Indeed, Thursday’s turnaround is a promising signal. The Ukraine invasion is dire, and it could worsen. That said, there’s also a chance that the conflict could be resolved sooner than anticipated. In short, nobody knows what to make of the black swan event. That’s why I think investors should not treat the Thursday turnaround as some sort of bottom. Instead, investors need to maintain discipline. Like it or not, bull traps exist, and that’s why you should never exhaust your liquidity reserves all at once.
Yes, inflation may justify getting out of cash and fully invested in equities. However, by doing so, you’ll leave yourself unable to buy stocks on further weakness. Indeed, another black swan event can happen next month. Market strategists simply do not know the full extent of what the future holds. With that, investors need to acknowledge what they do not know and prepare accordingly with a Plan B, which includes a decent cash position and low-volatility securities.
Does Bitcoin deserve a spot in a portfolio? Probably not, given its volatility during turbulent markets! If anything, I’d consider Bitcoin to be more of a gauge of speculation, rather than of those seeking to hide from safety.
So, how should investors react to Thursday’s big turnaround?
Arguably, investors should not feel the need to rush in, willing to load up on anything in anticipation of a sharp market rally. Remember, the Ukraine-Russia crisis may be just beginning. Things could get really ugly, and the markets could easily fall into a bear market if the conflict escalates. For now, investors are applauding sanctions. But should they be? What if sanctions are just a first step? It’s impossible to know.
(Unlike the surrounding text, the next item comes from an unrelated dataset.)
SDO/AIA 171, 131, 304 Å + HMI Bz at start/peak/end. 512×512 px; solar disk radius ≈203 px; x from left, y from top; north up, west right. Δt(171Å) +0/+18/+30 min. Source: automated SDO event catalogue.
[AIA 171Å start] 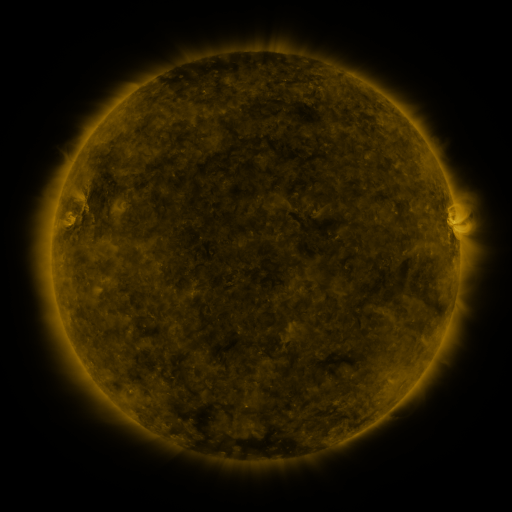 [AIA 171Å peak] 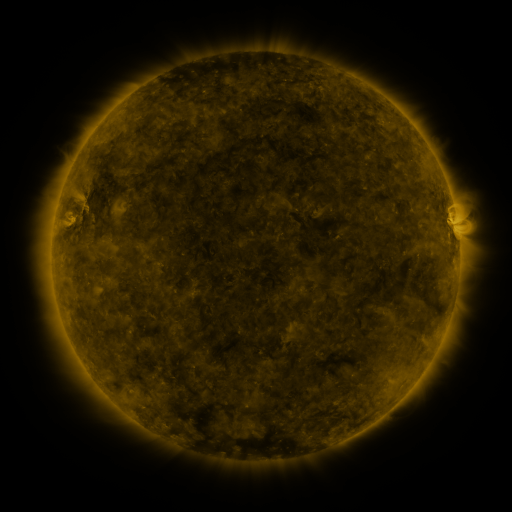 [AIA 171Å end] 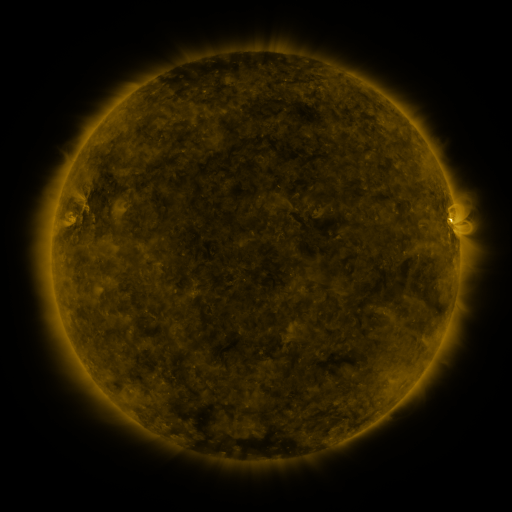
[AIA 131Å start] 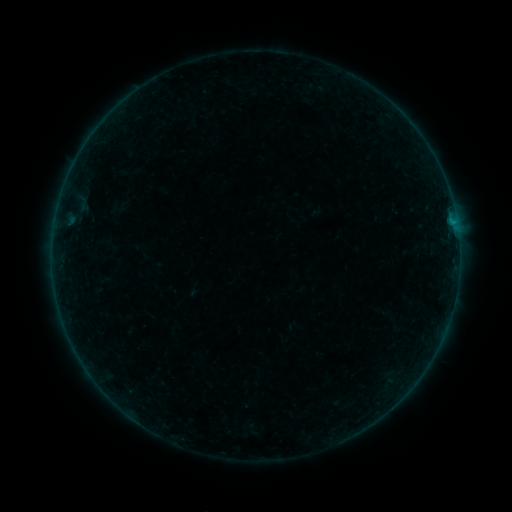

That’s why chasing rallies — even single-day ones — can be a dangerous proposition that can lead to almost immediate pain.
Indeed, many pundits have been dismissive of the recent geopolitical tensions. Could investors be overly optimistic? It’s tough to say. Regardless, it’d be wise not to discount risks on the table. That said, I wouldn’t look to sell this bounce either. Instead, I’d look to buy stocks that are trading at a discount to their true worth.
Think names like Fortis (TSX:FTS)(NYSE:FTS), which is built for an environment like this one. If the markets fall further, odds are that FTS stock will fall to a lesser extent. Further, there’s the great dividend that’s likely to grow at a solid single-digit rate over time. Indeed, cash flows will still continue flowing in, regardless of how bad things get. For that reason, the stock ought to be held at the core of any portfolio that seeks to thrive in a market where choppy moves on the day to day are the new normal.
Bottom line
Don’t try to predict the outcome of exogenous black swan events. Nobody can do this. Instead, invest in diversifying your portfolio and adding to holdings where there’s value to be had! It’s that simple. Don’t overreact to rallies or plunges by chasing intraday moves or dumping on vicious plunges. Stay the course and be ready for anything.
In short, I have no idea if the bottom was put in on Thursday. A day of action, no matter how shocking, shouldn’t change your investment strategy or magnitude of bullishness.